Das überarbeitete C-Klasse-Sportcoupé von Mercedes-Benz basiert auf dem Vorgänger und wurde optisch an die neue C-Klasse angepasst. Laut dem Hersteller wurden gegenüber der vorherigen Variante über 1.100 Teile erneuert oder weiterentwickelt. Vor allem die Designanpassung sticht dem Betrachter sofort ins Auge. Die Front ist so gut wie komplett von dem Mittelklassemodell übernommen worden und enthält natürlich auch die neuen Leuchten-Ausstattung anstelle der bisherigen Vier-Augen-Optik. Am Heck wurde recht gewöhnungsbedürftige Spoiler überarbeitet, womit es jetzt um einiges gefälliger aussieht.
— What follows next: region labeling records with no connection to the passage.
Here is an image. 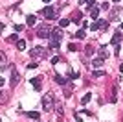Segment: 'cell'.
Masks as SVG:
<instances>
[{
	"mask_svg": "<svg viewBox=\"0 0 123 122\" xmlns=\"http://www.w3.org/2000/svg\"><path fill=\"white\" fill-rule=\"evenodd\" d=\"M92 52H94V50H92V46L88 45V46H86V56H92Z\"/></svg>",
	"mask_w": 123,
	"mask_h": 122,
	"instance_id": "obj_30",
	"label": "cell"
},
{
	"mask_svg": "<svg viewBox=\"0 0 123 122\" xmlns=\"http://www.w3.org/2000/svg\"><path fill=\"white\" fill-rule=\"evenodd\" d=\"M31 85L35 87V91H41V78H33V80H31Z\"/></svg>",
	"mask_w": 123,
	"mask_h": 122,
	"instance_id": "obj_11",
	"label": "cell"
},
{
	"mask_svg": "<svg viewBox=\"0 0 123 122\" xmlns=\"http://www.w3.org/2000/svg\"><path fill=\"white\" fill-rule=\"evenodd\" d=\"M4 98L6 96H4V92H2V89H0V102H4Z\"/></svg>",
	"mask_w": 123,
	"mask_h": 122,
	"instance_id": "obj_31",
	"label": "cell"
},
{
	"mask_svg": "<svg viewBox=\"0 0 123 122\" xmlns=\"http://www.w3.org/2000/svg\"><path fill=\"white\" fill-rule=\"evenodd\" d=\"M121 31H116V33H114L112 35V39H110V45H114V54H116V56H118L119 54V43H121Z\"/></svg>",
	"mask_w": 123,
	"mask_h": 122,
	"instance_id": "obj_3",
	"label": "cell"
},
{
	"mask_svg": "<svg viewBox=\"0 0 123 122\" xmlns=\"http://www.w3.org/2000/svg\"><path fill=\"white\" fill-rule=\"evenodd\" d=\"M103 63H105V59H103V57H96V59L92 61L94 67H103Z\"/></svg>",
	"mask_w": 123,
	"mask_h": 122,
	"instance_id": "obj_13",
	"label": "cell"
},
{
	"mask_svg": "<svg viewBox=\"0 0 123 122\" xmlns=\"http://www.w3.org/2000/svg\"><path fill=\"white\" fill-rule=\"evenodd\" d=\"M119 30H123V22H121V26H119Z\"/></svg>",
	"mask_w": 123,
	"mask_h": 122,
	"instance_id": "obj_36",
	"label": "cell"
},
{
	"mask_svg": "<svg viewBox=\"0 0 123 122\" xmlns=\"http://www.w3.org/2000/svg\"><path fill=\"white\" fill-rule=\"evenodd\" d=\"M68 50H70V52H75L77 50V45H68Z\"/></svg>",
	"mask_w": 123,
	"mask_h": 122,
	"instance_id": "obj_29",
	"label": "cell"
},
{
	"mask_svg": "<svg viewBox=\"0 0 123 122\" xmlns=\"http://www.w3.org/2000/svg\"><path fill=\"white\" fill-rule=\"evenodd\" d=\"M90 98H92V92H86V94H85V96H83L81 104H88V102H90Z\"/></svg>",
	"mask_w": 123,
	"mask_h": 122,
	"instance_id": "obj_17",
	"label": "cell"
},
{
	"mask_svg": "<svg viewBox=\"0 0 123 122\" xmlns=\"http://www.w3.org/2000/svg\"><path fill=\"white\" fill-rule=\"evenodd\" d=\"M72 89H74L72 85H66V91H64V96H66V98H68V96H72Z\"/></svg>",
	"mask_w": 123,
	"mask_h": 122,
	"instance_id": "obj_21",
	"label": "cell"
},
{
	"mask_svg": "<svg viewBox=\"0 0 123 122\" xmlns=\"http://www.w3.org/2000/svg\"><path fill=\"white\" fill-rule=\"evenodd\" d=\"M26 115H28V117H30V118H33V120H39V118H41V113H39V111H28V113H26Z\"/></svg>",
	"mask_w": 123,
	"mask_h": 122,
	"instance_id": "obj_10",
	"label": "cell"
},
{
	"mask_svg": "<svg viewBox=\"0 0 123 122\" xmlns=\"http://www.w3.org/2000/svg\"><path fill=\"white\" fill-rule=\"evenodd\" d=\"M41 15L42 17H46V19H55V11H53V8H51V6H50V8H44V9H42L41 11Z\"/></svg>",
	"mask_w": 123,
	"mask_h": 122,
	"instance_id": "obj_8",
	"label": "cell"
},
{
	"mask_svg": "<svg viewBox=\"0 0 123 122\" xmlns=\"http://www.w3.org/2000/svg\"><path fill=\"white\" fill-rule=\"evenodd\" d=\"M4 83H6V81H4V78H0V87H4Z\"/></svg>",
	"mask_w": 123,
	"mask_h": 122,
	"instance_id": "obj_32",
	"label": "cell"
},
{
	"mask_svg": "<svg viewBox=\"0 0 123 122\" xmlns=\"http://www.w3.org/2000/svg\"><path fill=\"white\" fill-rule=\"evenodd\" d=\"M119 72H121V74H123V63H121V65H119Z\"/></svg>",
	"mask_w": 123,
	"mask_h": 122,
	"instance_id": "obj_33",
	"label": "cell"
},
{
	"mask_svg": "<svg viewBox=\"0 0 123 122\" xmlns=\"http://www.w3.org/2000/svg\"><path fill=\"white\" fill-rule=\"evenodd\" d=\"M30 56L31 57H46V50L41 48V46H35L33 50H30Z\"/></svg>",
	"mask_w": 123,
	"mask_h": 122,
	"instance_id": "obj_6",
	"label": "cell"
},
{
	"mask_svg": "<svg viewBox=\"0 0 123 122\" xmlns=\"http://www.w3.org/2000/svg\"><path fill=\"white\" fill-rule=\"evenodd\" d=\"M37 122H39V120H37Z\"/></svg>",
	"mask_w": 123,
	"mask_h": 122,
	"instance_id": "obj_39",
	"label": "cell"
},
{
	"mask_svg": "<svg viewBox=\"0 0 123 122\" xmlns=\"http://www.w3.org/2000/svg\"><path fill=\"white\" fill-rule=\"evenodd\" d=\"M13 28H15V31H17V33H20V31L24 30V26H22V24H15Z\"/></svg>",
	"mask_w": 123,
	"mask_h": 122,
	"instance_id": "obj_24",
	"label": "cell"
},
{
	"mask_svg": "<svg viewBox=\"0 0 123 122\" xmlns=\"http://www.w3.org/2000/svg\"><path fill=\"white\" fill-rule=\"evenodd\" d=\"M2 30H4V24H2V22H0V33H2Z\"/></svg>",
	"mask_w": 123,
	"mask_h": 122,
	"instance_id": "obj_34",
	"label": "cell"
},
{
	"mask_svg": "<svg viewBox=\"0 0 123 122\" xmlns=\"http://www.w3.org/2000/svg\"><path fill=\"white\" fill-rule=\"evenodd\" d=\"M48 39H50V46H51V48H59V45H61V39H62V31L59 30V28H53Z\"/></svg>",
	"mask_w": 123,
	"mask_h": 122,
	"instance_id": "obj_1",
	"label": "cell"
},
{
	"mask_svg": "<svg viewBox=\"0 0 123 122\" xmlns=\"http://www.w3.org/2000/svg\"><path fill=\"white\" fill-rule=\"evenodd\" d=\"M68 76L72 78V80H75V78H79V74H77V72H68Z\"/></svg>",
	"mask_w": 123,
	"mask_h": 122,
	"instance_id": "obj_27",
	"label": "cell"
},
{
	"mask_svg": "<svg viewBox=\"0 0 123 122\" xmlns=\"http://www.w3.org/2000/svg\"><path fill=\"white\" fill-rule=\"evenodd\" d=\"M4 61H6V52L0 50V63H4Z\"/></svg>",
	"mask_w": 123,
	"mask_h": 122,
	"instance_id": "obj_28",
	"label": "cell"
},
{
	"mask_svg": "<svg viewBox=\"0 0 123 122\" xmlns=\"http://www.w3.org/2000/svg\"><path fill=\"white\" fill-rule=\"evenodd\" d=\"M68 24H70V19H61L59 20V26H61V28H66Z\"/></svg>",
	"mask_w": 123,
	"mask_h": 122,
	"instance_id": "obj_18",
	"label": "cell"
},
{
	"mask_svg": "<svg viewBox=\"0 0 123 122\" xmlns=\"http://www.w3.org/2000/svg\"><path fill=\"white\" fill-rule=\"evenodd\" d=\"M15 45H17V48H18V50H24V48H26V41L18 39V41H17V43H15Z\"/></svg>",
	"mask_w": 123,
	"mask_h": 122,
	"instance_id": "obj_15",
	"label": "cell"
},
{
	"mask_svg": "<svg viewBox=\"0 0 123 122\" xmlns=\"http://www.w3.org/2000/svg\"><path fill=\"white\" fill-rule=\"evenodd\" d=\"M35 15H28V26H35Z\"/></svg>",
	"mask_w": 123,
	"mask_h": 122,
	"instance_id": "obj_19",
	"label": "cell"
},
{
	"mask_svg": "<svg viewBox=\"0 0 123 122\" xmlns=\"http://www.w3.org/2000/svg\"><path fill=\"white\" fill-rule=\"evenodd\" d=\"M51 30H53V28H50V26H46V24H42V26H39V30H37V35L42 37V39H46V37H50Z\"/></svg>",
	"mask_w": 123,
	"mask_h": 122,
	"instance_id": "obj_4",
	"label": "cell"
},
{
	"mask_svg": "<svg viewBox=\"0 0 123 122\" xmlns=\"http://www.w3.org/2000/svg\"><path fill=\"white\" fill-rule=\"evenodd\" d=\"M81 17H83L81 11H79V13H74V19H72V20L75 22V24H79V22H81Z\"/></svg>",
	"mask_w": 123,
	"mask_h": 122,
	"instance_id": "obj_16",
	"label": "cell"
},
{
	"mask_svg": "<svg viewBox=\"0 0 123 122\" xmlns=\"http://www.w3.org/2000/svg\"><path fill=\"white\" fill-rule=\"evenodd\" d=\"M18 81H20V74L13 69V72H11V81H9V87H17L18 85Z\"/></svg>",
	"mask_w": 123,
	"mask_h": 122,
	"instance_id": "obj_7",
	"label": "cell"
},
{
	"mask_svg": "<svg viewBox=\"0 0 123 122\" xmlns=\"http://www.w3.org/2000/svg\"><path fill=\"white\" fill-rule=\"evenodd\" d=\"M90 17H92L94 20H98V17H99V8H92V9H90Z\"/></svg>",
	"mask_w": 123,
	"mask_h": 122,
	"instance_id": "obj_12",
	"label": "cell"
},
{
	"mask_svg": "<svg viewBox=\"0 0 123 122\" xmlns=\"http://www.w3.org/2000/svg\"><path fill=\"white\" fill-rule=\"evenodd\" d=\"M53 107H55V96H53V92H46L42 96V109L44 111H51Z\"/></svg>",
	"mask_w": 123,
	"mask_h": 122,
	"instance_id": "obj_2",
	"label": "cell"
},
{
	"mask_svg": "<svg viewBox=\"0 0 123 122\" xmlns=\"http://www.w3.org/2000/svg\"><path fill=\"white\" fill-rule=\"evenodd\" d=\"M75 37H79V39H85V31H83V30H79V31L75 33Z\"/></svg>",
	"mask_w": 123,
	"mask_h": 122,
	"instance_id": "obj_26",
	"label": "cell"
},
{
	"mask_svg": "<svg viewBox=\"0 0 123 122\" xmlns=\"http://www.w3.org/2000/svg\"><path fill=\"white\" fill-rule=\"evenodd\" d=\"M92 76H94V78H101V76H105V72H103V70H94Z\"/></svg>",
	"mask_w": 123,
	"mask_h": 122,
	"instance_id": "obj_22",
	"label": "cell"
},
{
	"mask_svg": "<svg viewBox=\"0 0 123 122\" xmlns=\"http://www.w3.org/2000/svg\"><path fill=\"white\" fill-rule=\"evenodd\" d=\"M110 102H112V104H116V102H118V85L112 87V92H110Z\"/></svg>",
	"mask_w": 123,
	"mask_h": 122,
	"instance_id": "obj_9",
	"label": "cell"
},
{
	"mask_svg": "<svg viewBox=\"0 0 123 122\" xmlns=\"http://www.w3.org/2000/svg\"><path fill=\"white\" fill-rule=\"evenodd\" d=\"M44 2H46V4H50V2H51V0H44Z\"/></svg>",
	"mask_w": 123,
	"mask_h": 122,
	"instance_id": "obj_35",
	"label": "cell"
},
{
	"mask_svg": "<svg viewBox=\"0 0 123 122\" xmlns=\"http://www.w3.org/2000/svg\"><path fill=\"white\" fill-rule=\"evenodd\" d=\"M0 122H2V120H0Z\"/></svg>",
	"mask_w": 123,
	"mask_h": 122,
	"instance_id": "obj_38",
	"label": "cell"
},
{
	"mask_svg": "<svg viewBox=\"0 0 123 122\" xmlns=\"http://www.w3.org/2000/svg\"><path fill=\"white\" fill-rule=\"evenodd\" d=\"M114 2H119V0H114Z\"/></svg>",
	"mask_w": 123,
	"mask_h": 122,
	"instance_id": "obj_37",
	"label": "cell"
},
{
	"mask_svg": "<svg viewBox=\"0 0 123 122\" xmlns=\"http://www.w3.org/2000/svg\"><path fill=\"white\" fill-rule=\"evenodd\" d=\"M55 81L59 83V85H66V78H62L61 74H57V76H55Z\"/></svg>",
	"mask_w": 123,
	"mask_h": 122,
	"instance_id": "obj_14",
	"label": "cell"
},
{
	"mask_svg": "<svg viewBox=\"0 0 123 122\" xmlns=\"http://www.w3.org/2000/svg\"><path fill=\"white\" fill-rule=\"evenodd\" d=\"M107 26H108V22H107V20L99 19V20H94L92 24H90V30H105Z\"/></svg>",
	"mask_w": 123,
	"mask_h": 122,
	"instance_id": "obj_5",
	"label": "cell"
},
{
	"mask_svg": "<svg viewBox=\"0 0 123 122\" xmlns=\"http://www.w3.org/2000/svg\"><path fill=\"white\" fill-rule=\"evenodd\" d=\"M59 59H61L59 56H53V57H51V65H57V63H59Z\"/></svg>",
	"mask_w": 123,
	"mask_h": 122,
	"instance_id": "obj_25",
	"label": "cell"
},
{
	"mask_svg": "<svg viewBox=\"0 0 123 122\" xmlns=\"http://www.w3.org/2000/svg\"><path fill=\"white\" fill-rule=\"evenodd\" d=\"M7 41H9V43H17V41H18V37H17V33H13V35H9V37H7Z\"/></svg>",
	"mask_w": 123,
	"mask_h": 122,
	"instance_id": "obj_23",
	"label": "cell"
},
{
	"mask_svg": "<svg viewBox=\"0 0 123 122\" xmlns=\"http://www.w3.org/2000/svg\"><path fill=\"white\" fill-rule=\"evenodd\" d=\"M99 57H103V59L107 57V46H101V48H99Z\"/></svg>",
	"mask_w": 123,
	"mask_h": 122,
	"instance_id": "obj_20",
	"label": "cell"
}]
</instances>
Eine verbesserte Direktlenkung, ein neues Infotainment-System mit Farbdisplay und eine kräftigere Version des 1,8-Liter Ottomotors gehören zu den technischen Neuerungen. Die Direktlenkung wurde dabei vom SLK übernommen und der CLC soll damit vor allem in Kurven wesentlich spontaner reagieren und daneben durch die geschwindigkeitsabhängige Regelung auch beim Rangieren die Lenkkräfte vermindern. Das neue Aggregat leistet im CLC 200 K genau 184 PS und somit 20 PS mehr als der Vorgänger. Auch der Durst des Coupés hat sich beim neuen Modell gegenüber dem Vorgänger um bis zu 0,7 auf 7,8 Liter je 100 Kilometer verringert. Der Selbstzünder des CLC 200 soll sich mit rund 5,9 Litern auf 100 Kilometer zufrieden geben. Als Einstiegsmotor dient nach wie vor das 143 PS-Triebwerk zum Preis von 28.113 Euro für den CLC 180. Mit seinem Drehmoment von 220 Newtonmetern bewältigt er den Sprint von Null auf Tempo 100 in gerade mal 9,7 Sekunden, während die Höchstgeschwindigkeit bei 220 Stundenkilometer liegt.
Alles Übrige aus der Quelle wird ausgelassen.